Claire spent many years in the food industry within the field of product development and food nutrition. Before her fondness for a soft and creamy blue cheese led her to practicing and devising a recipe for her now-famous Burts Blue. Having no family farm to draw milk from Claire, had to buy in milk from local farms and pretty quickly she had to develop her cellar into a cheese-making room, before moving to more well suited premises locally.
Each Burts Baby Blue Goat cheese is made with pasteurised goats milk and vegetarian rennet and is formed into small basket shaped mounds, a larger cutting cheese is also available. Penicillium Roqueforti, a natural blue mould, originally found in the caves at Roquefort in France and is added to the milk thus producing the distinctive blueing within the cheese.
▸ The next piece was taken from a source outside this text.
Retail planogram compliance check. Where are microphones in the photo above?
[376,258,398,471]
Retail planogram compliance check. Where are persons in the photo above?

The magic really begins when each cheese is pierced by hand to allow oxygen to reach the interior, where small pockets of blue form in the creamy paste. As the cheese matures the rich paste or body of the cheese begins to break down, slightly, giving it that open texture making it such a distinctive cheese. The blueing Roqueforti spores also develop on the outside of the cheese giving it that sometimes dusty rind which is quite edible.
Burts Baby Blue Goat has a rich and creamy texture and a smooth, tangy and slightly salty taste that will stay on the tongue for quite some time. It’s best accompanied by a fruit jelly or Quince paste and maybe even a drizzle of local honey on a water biscuit or a Scottish Oatcake.